→ **EXERCISE AIM**
Please write out all the data that follows exactly, without the pictures.

→ **RECORDS SUPPLIED**
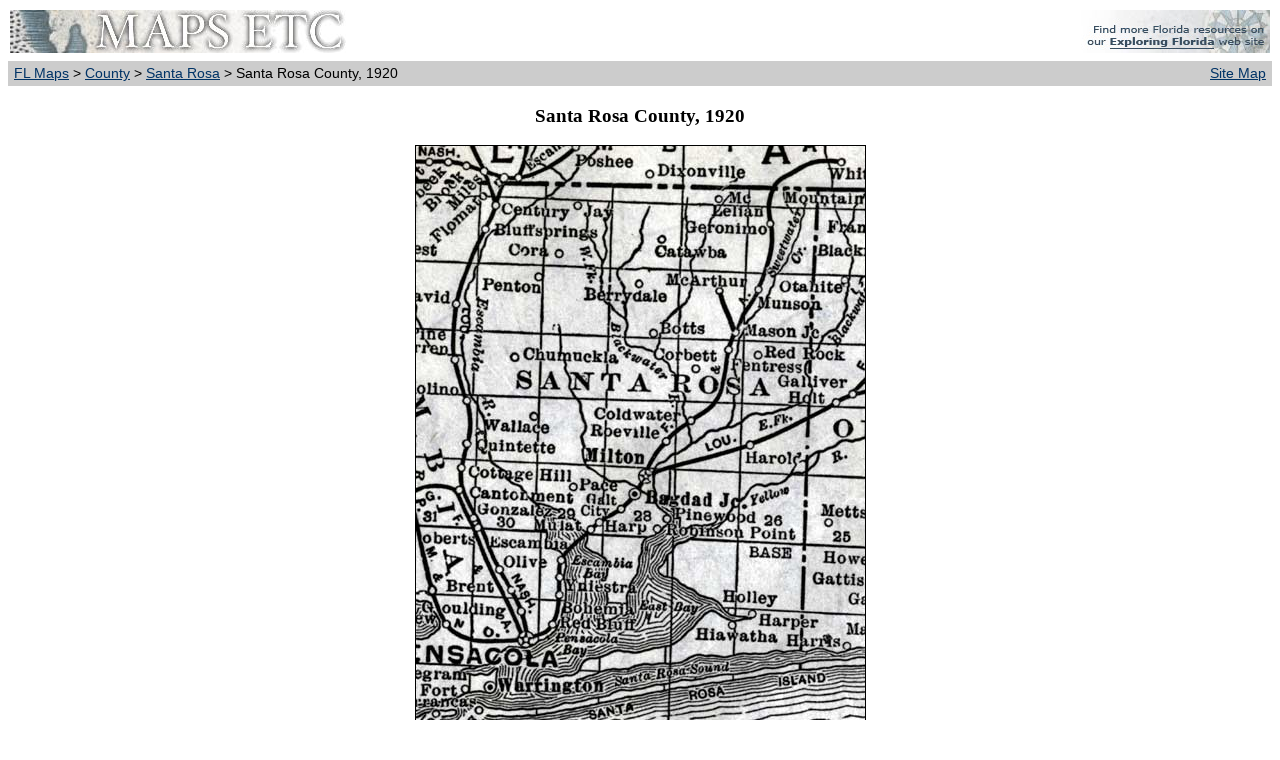

--- FILE ---
content_type: text/html; charset=utf-8
request_url: https://fcit.usf.edu/florida/maps/pages/10700/f10775/f10775.htm
body_size: 5371
content:
<!DOCTYPE HTML PUBLIC "-//W3C//DTD XHTML 4.0 Transitional//EN" "http://www.w3.org/TR/REC-html40/xhtml1-transitional.dtd"><html xmlns="http://www.w3.org/1999/xhtml"><head><title> Santa Rosa County, 1920</title><meta name="generator" content="HTML Tidy for Mac OS X (vers 1st December 2004), see www.w3.org/><meta name="MSSmartTagsPreventParsing" content="true"> <meta http-equiv="Content-Type" content="text/html; charset=utf-8"/> <meta name="description" content="Map of This detail of a map of Florida shows railroads and major cities and towns current to 1920 for Santa Rosa County. Major waterways are present, though secondary to the railways functions. Featured cities in this detail include Milton, Bagdad, and Chum..."> <meta name="keywords" content="Santa Rosa County, physical, political, transportation, swamps, everglades, wetlands, physical features, county borders, railroads, boundaries, transportation, inlandWaters, oceans, Unknown,1920"> <meta name="language" content="English (US)"> <meta name="author" content="Florida Center for Instructional Technology"> <meta name="copyright" content="Florida Center for Instructional Technology, 2007"> <meta name="document-class" content="Completed"> <meta name="document-classification" content="Education"> <meta name="document-rights" content="Copyrighted Work"> <meta name="document-type" content="document"> <meta http-equiv="Content-Language" content="EN-US"> <meta name="Revisit-After" content="21 Days"><link rel="stylesheet" type="text/css" href="../../../pages.css"/></head><body><table width="100%" border="0" bgcolor="#FFFFFF" cellpadding="2" cellspacing="0"> <tr><td><a href="../../../index.htm"><img src="../../../i/maps.jpg" width="336" height="43" border="0" alt="maps"></a></td><td align="right"><a href="https://fcit.usf.edu/florida"><img src="../../../i/fl_rose.jpg" width="205" height="43" border="0" alt="Exploring Florida"></a></td></tr><tr><td bgcolor="#CCCCCC" align="left">&nbsp;<a href="../../../index.htm">FL Maps</a> &gt; <a href="../../../galleries/County/index.htm">County</a> &gt; <a href="../../../galleries/County/SantaRosa/index.php">Santa Rosa</a> &gt; Santa Rosa County, 1920</td><td bgcolor="#CCCCCC" align="right" valign="top"><div align="right"><a href="../../../sitemap/sitemap.htm">Site Map</a>&nbsp;</div></td></tr></table><h3 align="center">Santa Rosa County, 1920</h3><p align="center"><img src="f10775.gif" border="1" alt="Santa Rosa County"/><br/></p> <table width="75%" border="0" cellspacing="2" cellpadding="2" align="center"><tr><td valign="top"><table><tr><td valign="top"><br/>Title: Santa Rosa County<br/>Projection: Unknown<br>Source Bounding Coordinates: <br>W:  E:  N:  S: </td></tr></table></td><td align="right" valign="top"><table><tr><td valign="top"><br/>Main Map Page<br /></td></tr></table></td></tr><tr><td colspan="2"><table width="100%"><tr><td>Description: This detail of a map of Florida shows railroads and major cities and towns current to 1920 for Santa Rosa County. Major waterways are present, though secondary to the railways functions. Featured cities in this detail include Milton, Bagdad, and Chumuckla.<br/>Place Names: Santa Rosa, McLelian, Geronimo, Catawba, McArthur, Botts, corbett, Munson, Mason, Red Rock, Harold, Pinewood, Robinson Point, Holley, Harper, Hiawatha, Sainta Rosa Island, Santa Rosa Sound, Warrington, Red Bluff, Harp, Galt City, Pace, Milton, Bagdad, Wallace, Chumuckla, Cora, Penton, Jay, <br/>ISO Topic Categories: boundaries, transportation, inlandWaters, oceans <br/>Keywords: Santa Rosa County, physical, political, transportation, swamps, everglades, wetlands, physical features, county borders, railroads, boundaries, transportation, inlandWaters, oceans, Unknown,1920<br/>Source: , <i> </i>(, : US Railroad Administration, 1920) <br/>Map Credit: Courtesy the private collection of Roy Winkelman.</td></tr></table></td></tr><tr><td colspan="2"><table width="100%"><tr><td align="left" width="11%"><a href="../../../help/search.php">Search</a></td><td align="center" width="15%"><a href="../../../license/license.htm">License</a></td><td align="center" width="17%"><a href="../../../help/pdf.htm">PDF Help</a></td><td align="center" width="17%"><a href="../../../help/gis.htm">GIS Help </a></td><td align="center" width="23%"><a href="../../../help/google_earth.htm">Google Earth Help </a></td><td align="right" width="17%"><a href="../../../help/zoomify.htm">Zoomify Help</a></td></tr></table></td></tr></table><br/><table width="100%" border="0" cellspacing="0" cellpadding="2"><tr><td bgcolor="#CCCCCC" align="left">&nbsp;<a href="../../../index.htm">FL Maps</a> &gt; <a href="../../../galleries/County/index.htm">County</a> &gt; <a href="../../../galleries/County/SantaRosa/index.php">Santa Rosa</a> &gt; Santa Rosa County, 1920</td><td bgcolor="#CCCCCC" align="right" valign="top"><div align="right"><a href="../../../sitemap/sitemap.htm">Site Map</a>&nbsp;</div></td></tr></table><div id="footer"><a href="https://etc.usf.edu/maps/">Maps ETC</a> is a part of the <a href="https://etc.usf.edu/">Educational Technology Clearinghouse</a><br />Produced by the <a href="https://fcit.usf.edu">Florida Center for Instructional Technology</a> &copy; 2007<br /><a href="http://www.coedu.usf.edu/">College of Education</a>, <a href="http://www.usf.edu/">University of South Florida</a> </div><br/></body></html>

→ **PROBLEM SOLUTION**
--- FILE ---
content_type: text/html; charset=utf-8
request_url: https://fcit.usf.edu/florida/maps/pages/10700/f10775/f10775.htm
body_size: 5371
content:
<!DOCTYPE HTML PUBLIC "-//W3C//DTD XHTML 4.0 Transitional//EN" "http://www.w3.org/TR/REC-html40/xhtml1-transitional.dtd"><html xmlns="http://www.w3.org/1999/xhtml"><head><title> Santa Rosa County, 1920</title><meta name="generator" content="HTML Tidy for Mac OS X (vers 1st December 2004), see www.w3.org/><meta name="MSSmartTagsPreventParsing" content="true"> <meta http-equiv="Content-Type" content="text/html; charset=utf-8"/> <meta name="description" content="Map of This detail of a map of Florida shows railroads and major cities and towns current to 1920 for Santa Rosa County. Major waterways are present, though secondary to the railways functions. Featured cities in this detail include Milton, Bagdad, and Chum..."> <meta name="keywords" content="Santa Rosa County, physical, political, transportation, swamps, everglades, wetlands, physical features, county borders, railroads, boundaries, transportation, inlandWaters, oceans, Unknown,1920"> <meta name="language" content="English (US)"> <meta name="author" content="Florida Center for Instructional Technology"> <meta name="copyright" content="Florida Center for Instructional Technology, 2007"> <meta name="document-class" content="Completed"> <meta name="document-classification" content="Education"> <meta name="document-rights" content="Copyrighted Work"> <meta name="document-type" content="document"> <meta http-equiv="Content-Language" content="EN-US"> <meta name="Revisit-After" content="21 Days"><link rel="stylesheet" type="text/css" href="../../../pages.css"/></head><body><table width="100%" border="0" bgcolor="#FFFFFF" cellpadding="2" cellspacing="0"> <tr><td><a href="../../../index.htm"><img src="../../../i/maps.jpg" width="336" height="43" border="0" alt="maps"></a></td><td align="right"><a href="https://fcit.usf.edu/florida"><img src="../../../i/fl_rose.jpg" width="205" height="43" border="0" alt="Exploring Florida"></a></td></tr><tr><td bgcolor="#CCCCCC" align="left">&nbsp;<a href="../../../index.htm">FL Maps</a> &gt; <a href="../../../galleries/County/index.htm">County</a> &gt; <a href="../../../galleries/County/SantaRosa/index.php">Santa Rosa</a> &gt; Santa Rosa County, 1920</td><td bgcolor="#CCCCCC" align="right" valign="top"><div align="right"><a href="../../../sitemap/sitemap.htm">Site Map</a>&nbsp;</div></td></tr></table><h3 align="center">Santa Rosa County, 1920</h3><p align="center"><img src="f10775.gif" border="1" alt="Santa Rosa County"/><br/></p> <table width="75%" border="0" cellspacing="2" cellpadding="2" align="center"><tr><td valign="top"><table><tr><td valign="top"><br/>Title: Santa Rosa County<br/>Projection: Unknown<br>Source Bounding Coordinates: <br>W:  E:  N:  S: </td></tr></table></td><td align="right" valign="top"><table><tr><td valign="top"><br/>Main Map Page<br /></td></tr></table></td></tr><tr><td colspan="2"><table width="100%"><tr><td>Description: This detail of a map of Florida shows railroads and major cities and towns current to 1920 for Santa Rosa County. Major waterways are present, though secondary to the railways functions. Featured cities in this detail include Milton, Bagdad, and Chumuckla.<br/>Place Names: Santa Rosa, McLelian, Geronimo, Catawba, McArthur, Botts, corbett, Munson, Mason, Red Rock, Harold, Pinewood, Robinson Point, Holley, Harper, Hiawatha, Sainta Rosa Island, Santa Rosa Sound, Warrington, Red Bluff, Harp, Galt City, Pace, Milton, Bagdad, Wallace, Chumuckla, Cora, Penton, Jay, <br/>ISO Topic Categories: boundaries, transportation, inlandWaters, oceans <br/>Keywords: Santa Rosa County, physical, political, transportation, swamps, everglades, wetlands, physical features, county borders, railroads, boundaries, transportation, inlandWaters, oceans, Unknown,1920<br/>Source: , <i> </i>(, : US Railroad Administration, 1920) <br/>Map Credit: Courtesy the private collection of Roy Winkelman.</td></tr></table></td></tr><tr><td colspan="2"><table width="100%"><tr><td align="left" width="11%"><a href="../../../help/search.php">Search</a></td><td align="center" width="15%"><a href="../../../license/license.htm">License</a></td><td align="center" width="17%"><a href="../../../help/pdf.htm">PDF Help</a></td><td align="center" width="17%"><a href="../../../help/gis.htm">GIS Help </a></td><td align="center" width="23%"><a href="../../../help/google_earth.htm">Google Earth Help </a></td><td align="right" width="17%"><a href="../../../help/zoomify.htm">Zoomify Help</a></td></tr></table></td></tr></table><br/><table width="100%" border="0" cellspacing="0" cellpadding="2"><tr><td bgcolor="#CCCCCC" align="left">&nbsp;<a href="../../../index.htm">FL Maps</a> &gt; <a href="../../../galleries/County/index.htm">County</a> &gt; <a href="../../../galleries/County/SantaRosa/index.php">Santa Rosa</a> &gt; Santa Rosa County, 1920</td><td bgcolor="#CCCCCC" align="right" valign="top"><div align="right"><a href="../../../sitemap/sitemap.htm">Site Map</a>&nbsp;</div></td></tr></table><div id="footer"><a href="https://etc.usf.edu/maps/">Maps ETC</a> is a part of the <a href="https://etc.usf.edu/">Educational Technology Clearinghouse</a><br />Produced by the <a href="https://fcit.usf.edu">Florida Center for Instructional Technology</a> &copy; 2007<br /><a href="http://www.coedu.usf.edu/">College of Education</a>, <a href="http://www.usf.edu/">University of South Florida</a> </div><br/></body></html>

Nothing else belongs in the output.